Maher thinks the Democrats could theoretically take the lead here, but says they won't because they "operate from a place of fear," they're "unwilling to appear soft on crime, soft on terror and in Anthony Weiner's case "soft on camera." Republicans are more suited for legalizing weed because they don't chase numbers, they make the numbers move for them. "If Republicans were smart, they would steal marijuana from Democrats as a freedom issue," the host explains, before lamenting, "Of course they're not smart, so they won't, because they're squares living in a 'Reefer Madness' cartoon."

But is it necessarily true that Republicans won't support marijuana legalization? As with marriage equality, more GOP voters seem to be drifting toward a pro-pot policy. A Pew Research poll from April did show that 29% of conservative Republicans think marijuana should be legal, but it also showed that 53% of moderate-to-liberal Republicans, those more inclined to support marriage equality, believe recreational weed should be legalized. As a whole, 37% of Republicans think marijuana should be legalized. That's up from 24% in 2010. (Democrats too are split: of course a vast majority of liberal Dems support legal pot, 73%, but only 52% of conservative and moderate Democrats agree.)

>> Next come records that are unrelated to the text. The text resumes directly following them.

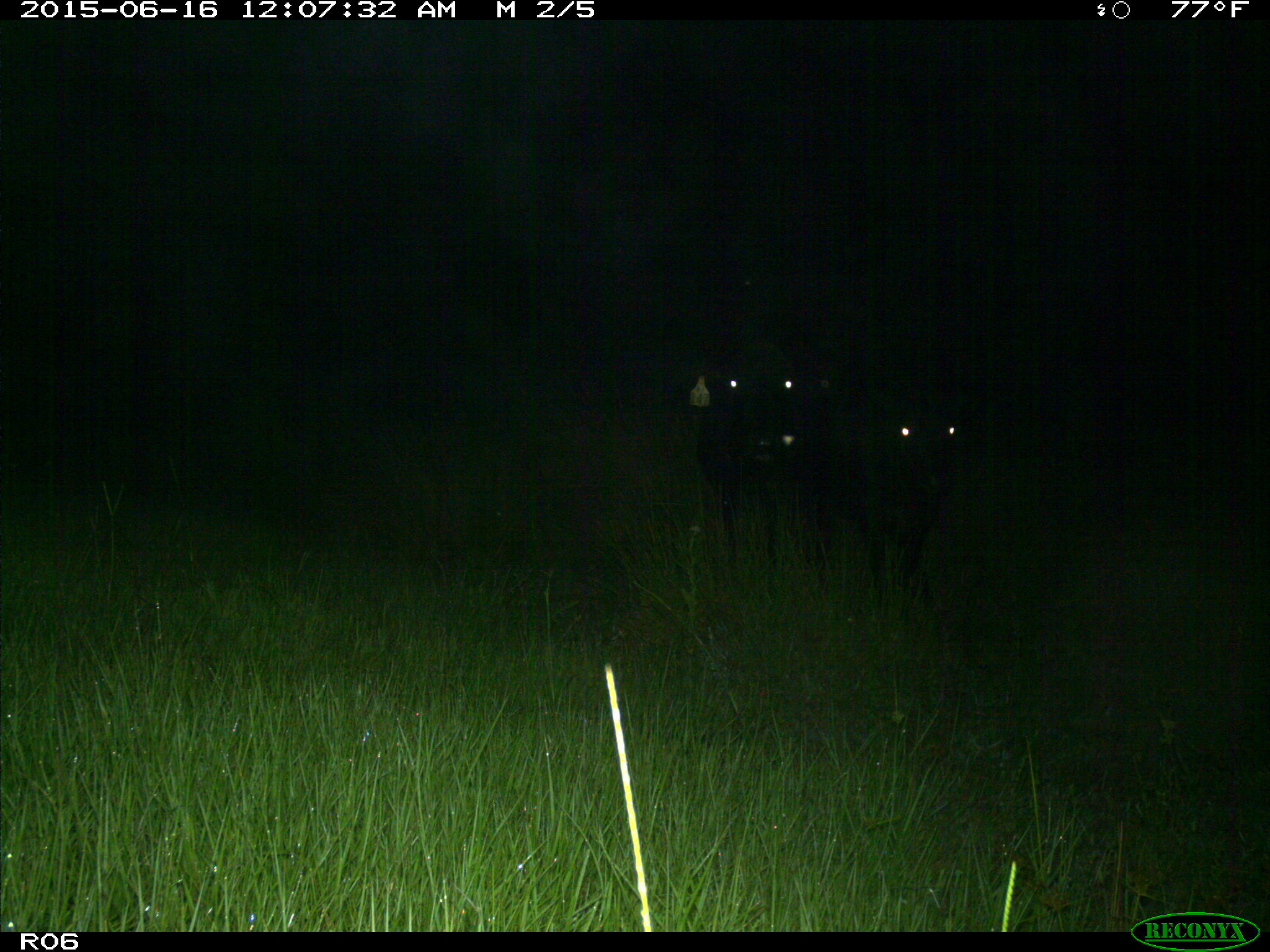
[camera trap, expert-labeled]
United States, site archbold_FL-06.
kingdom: Animalia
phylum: Chordata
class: Mammalia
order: Artiodactyla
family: Bovidae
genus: Bos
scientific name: Bos taurus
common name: domestic cow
Bos taurus (domestic cow).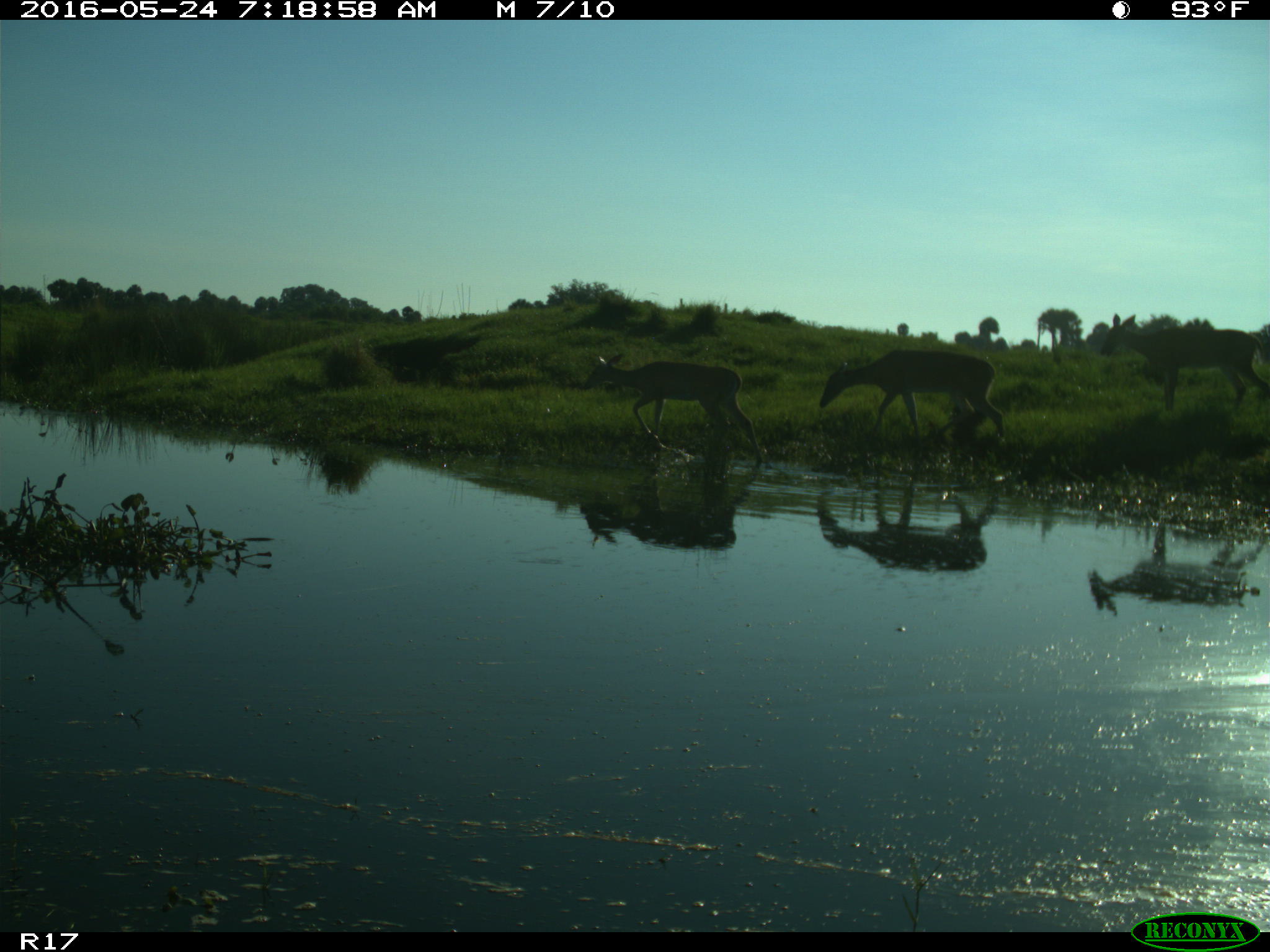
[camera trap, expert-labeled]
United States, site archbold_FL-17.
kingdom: Animalia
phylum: Chordata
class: Mammalia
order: Artiodactyla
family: Cervidae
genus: Odocoileus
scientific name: Odocoileus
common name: deer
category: unidentified deer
Unidentified deer (deer) (Odocoileus).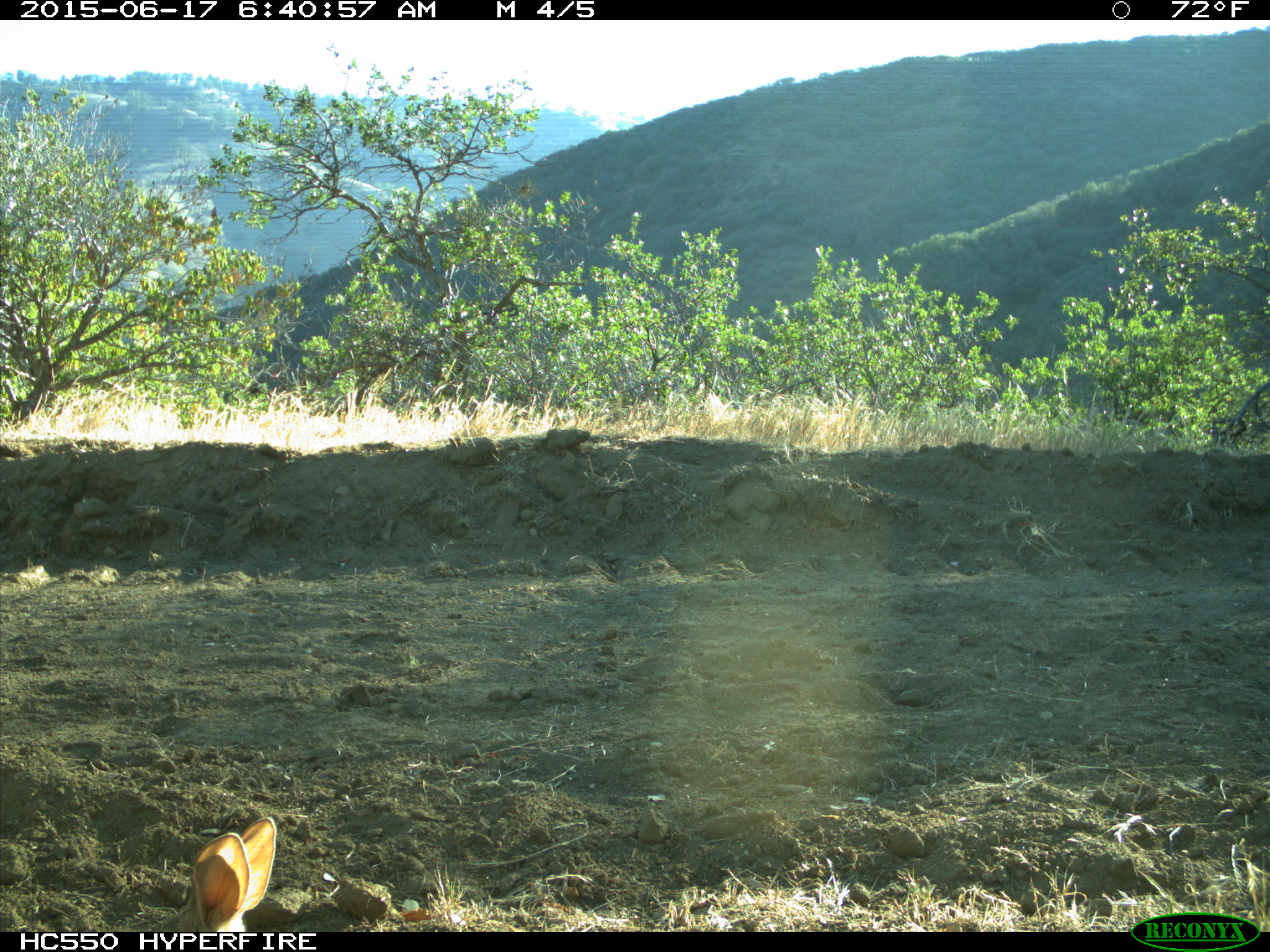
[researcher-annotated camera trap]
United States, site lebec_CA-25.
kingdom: Animalia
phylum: Chordata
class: Mammalia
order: Lagomorpha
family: Leporidae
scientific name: Leporidae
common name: rabbits and hares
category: unidentified rabbit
Unidentified rabbit (rabbits and hares) (Leporidae).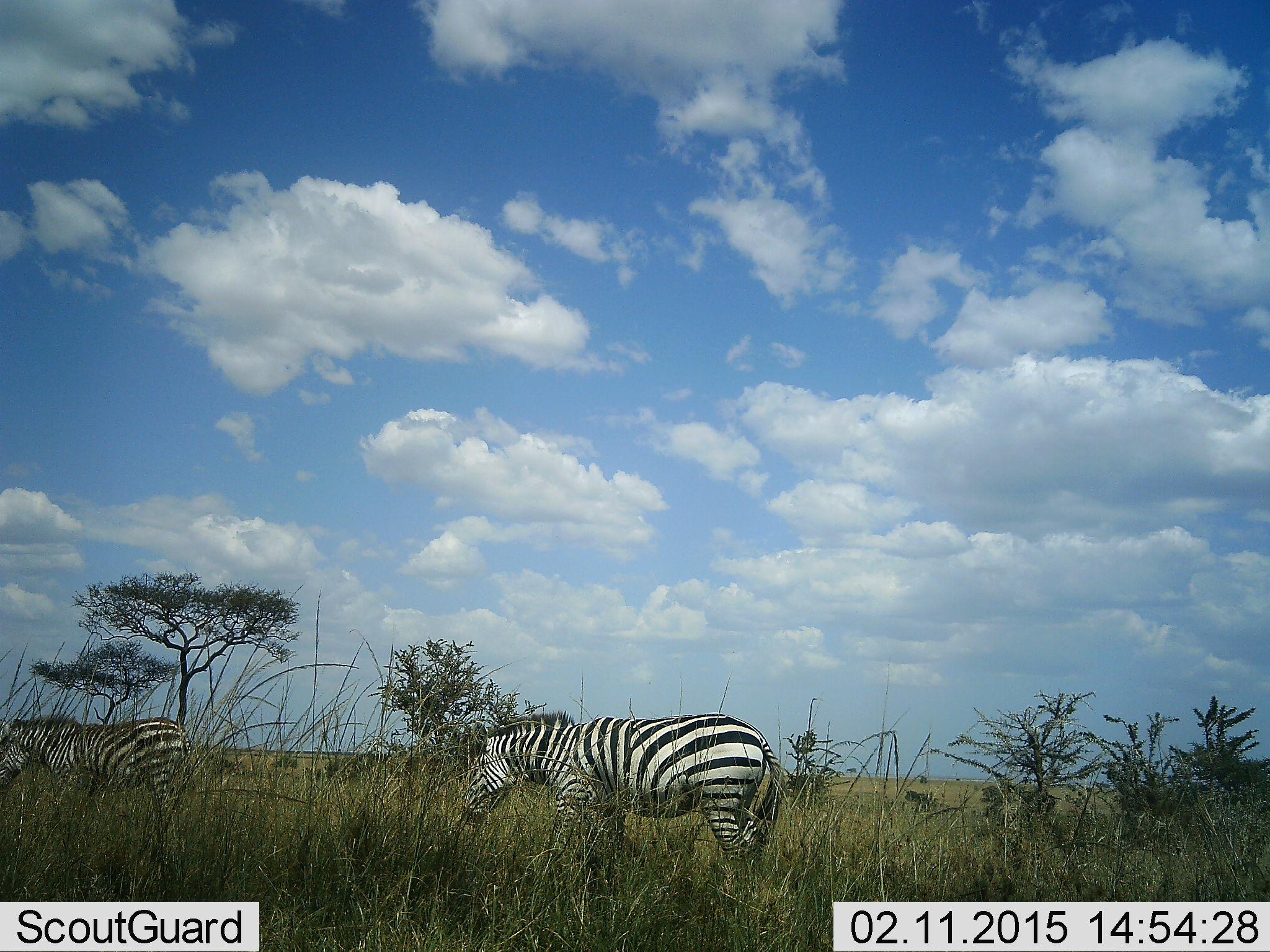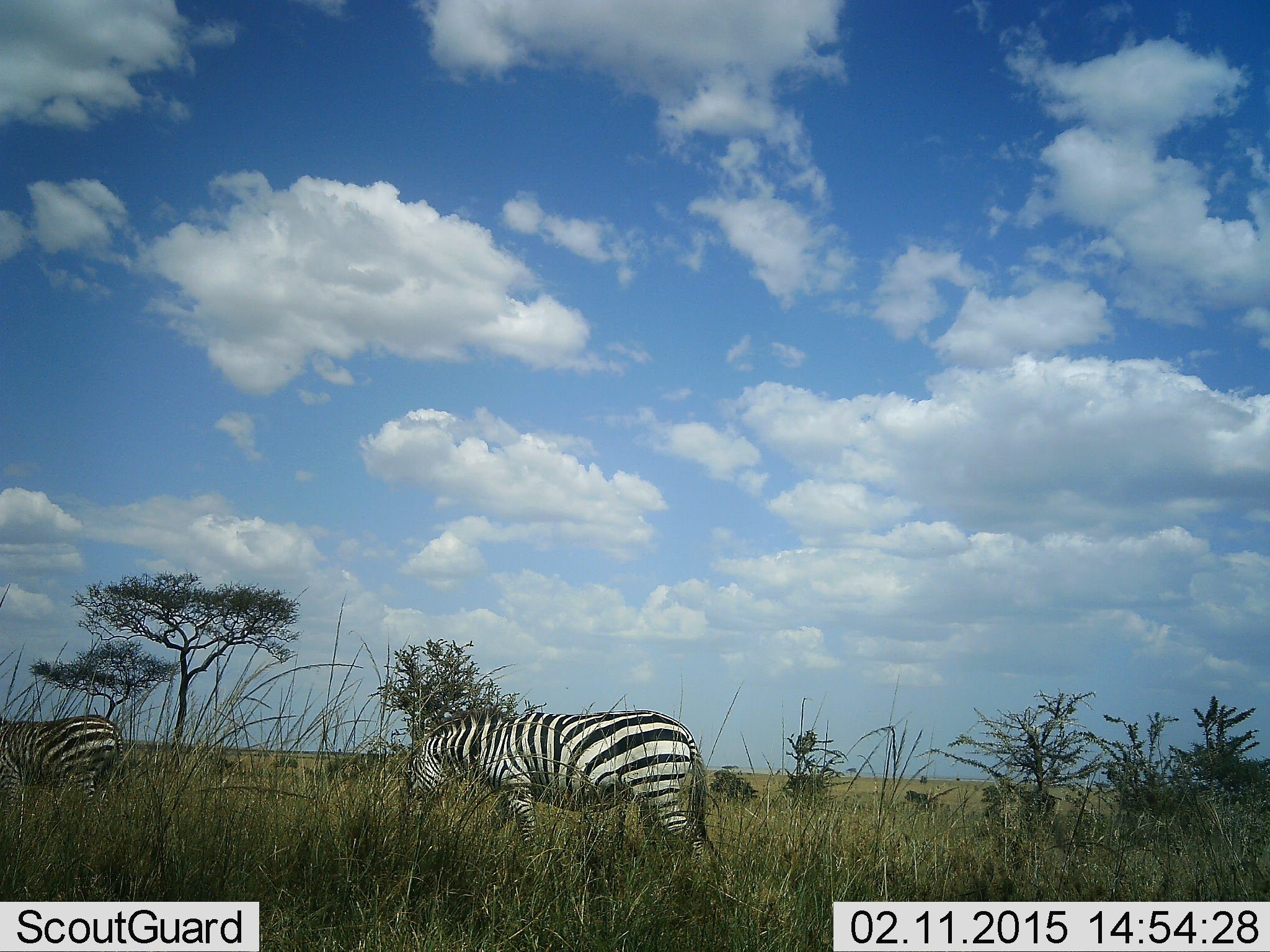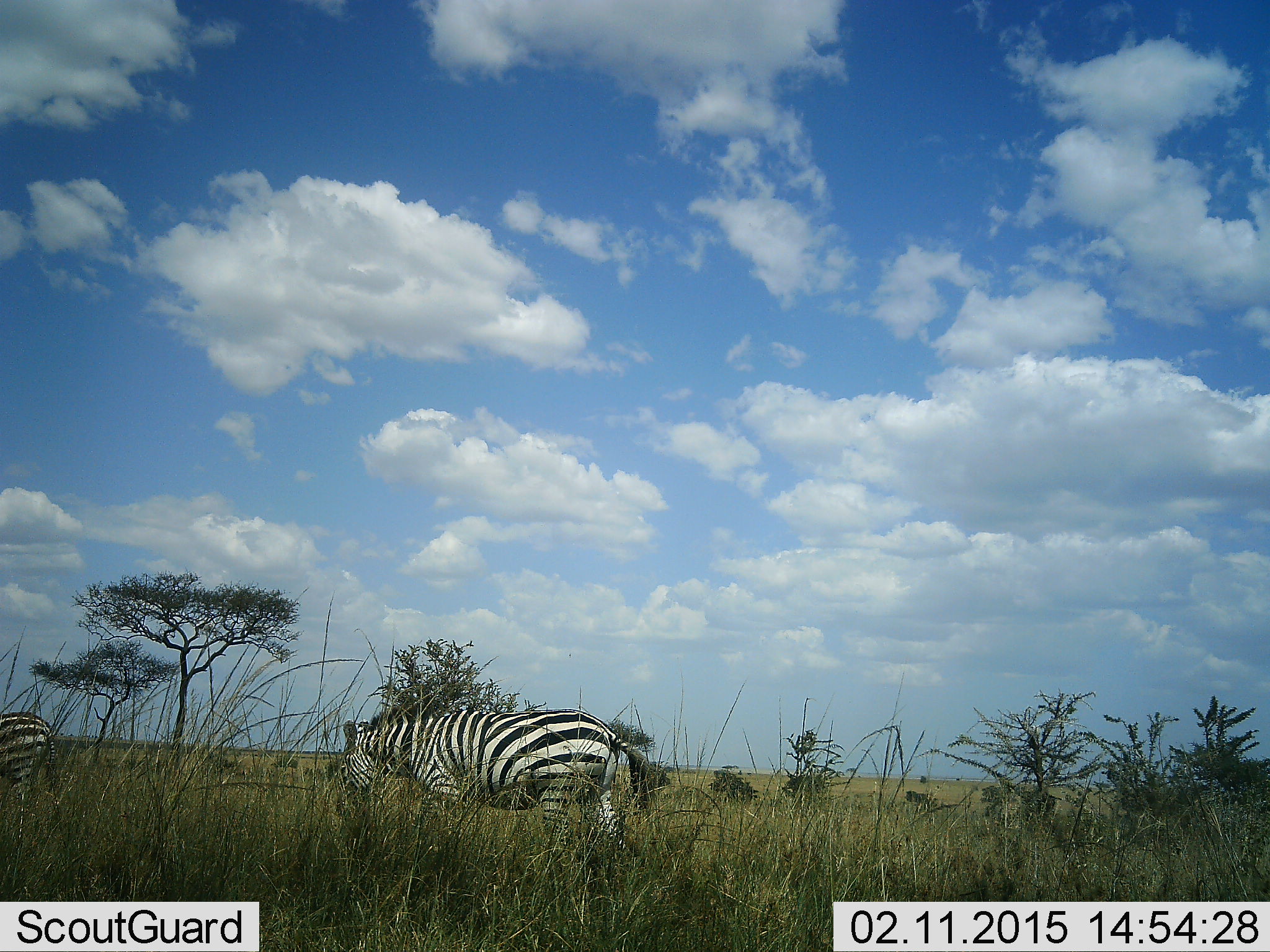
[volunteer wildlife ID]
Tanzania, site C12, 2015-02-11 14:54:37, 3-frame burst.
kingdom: Animalia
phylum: Chordata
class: Mammalia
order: Perissodactyla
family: Equidae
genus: Equus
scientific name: Equus quagga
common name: plains zebra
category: zebra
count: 2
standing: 0%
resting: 0%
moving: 70%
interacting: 0%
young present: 0%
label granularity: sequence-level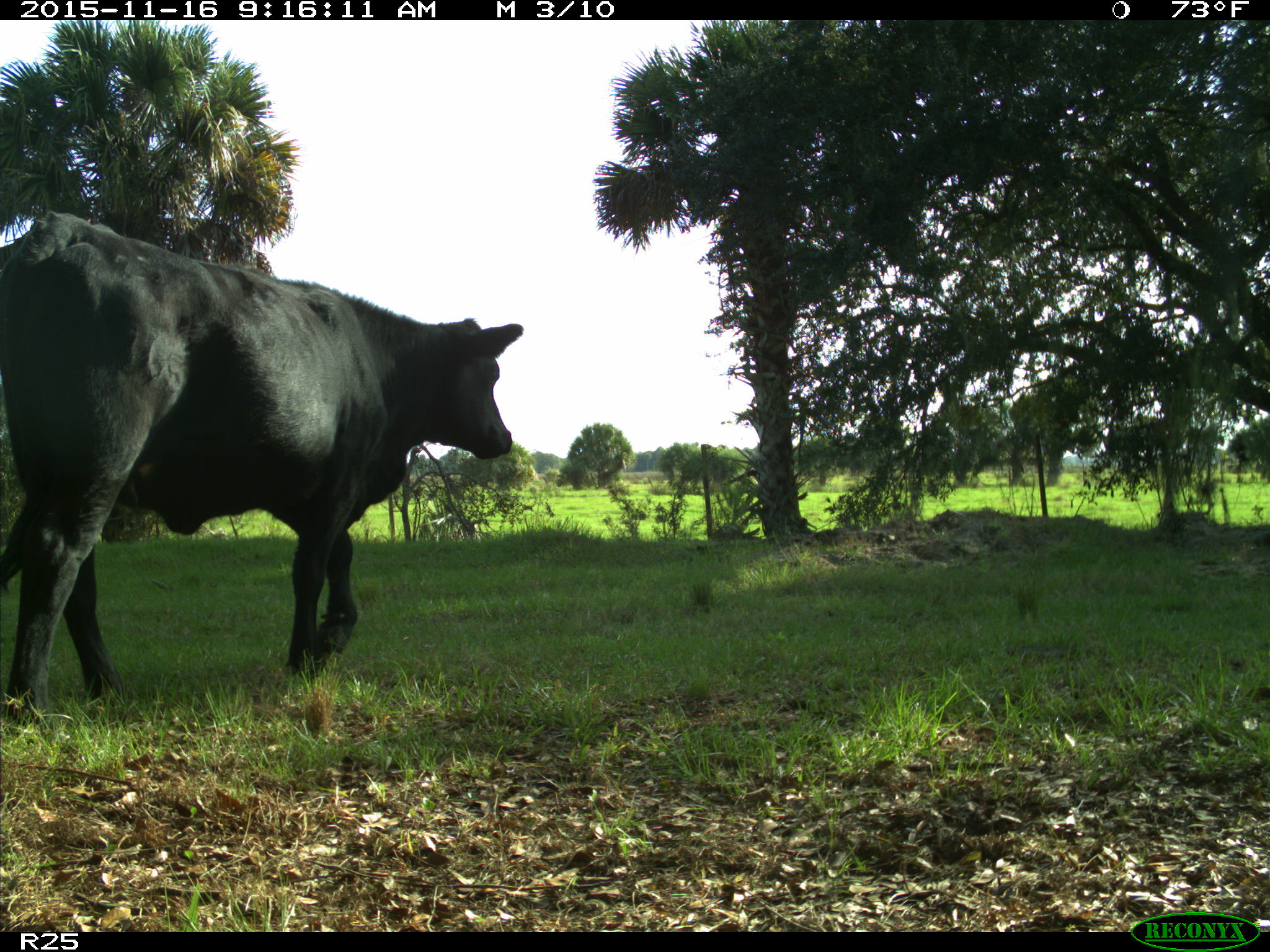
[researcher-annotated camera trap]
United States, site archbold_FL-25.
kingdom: Animalia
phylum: Chordata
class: Mammalia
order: Artiodactyla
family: Bovidae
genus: Bos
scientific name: Bos taurus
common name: domestic cow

That said, it is two Democrats, Reps. Earl Blumenauer of Oregon and gay Coloradan Jared Polis, who are currently leading the fight for marijuana legalization on a federal level. Polis took the reins from Barney Frank, another openly gay Congressman. Frank's ally in his fruitless fight was another retired Congressman, libertarian leader Ron Paul. Are there any Republicans brave enough to accept Maher's challenge and join a gay Democrat and a former community organizer from Oregon in challenging laws that waste millions of government dollars, lead to record levels of pricey incarceration for black men, and also keep people with chronic pain, like HIV/AIDS patients, from receiving possible relief? And, for that matter, are there any other Democrats?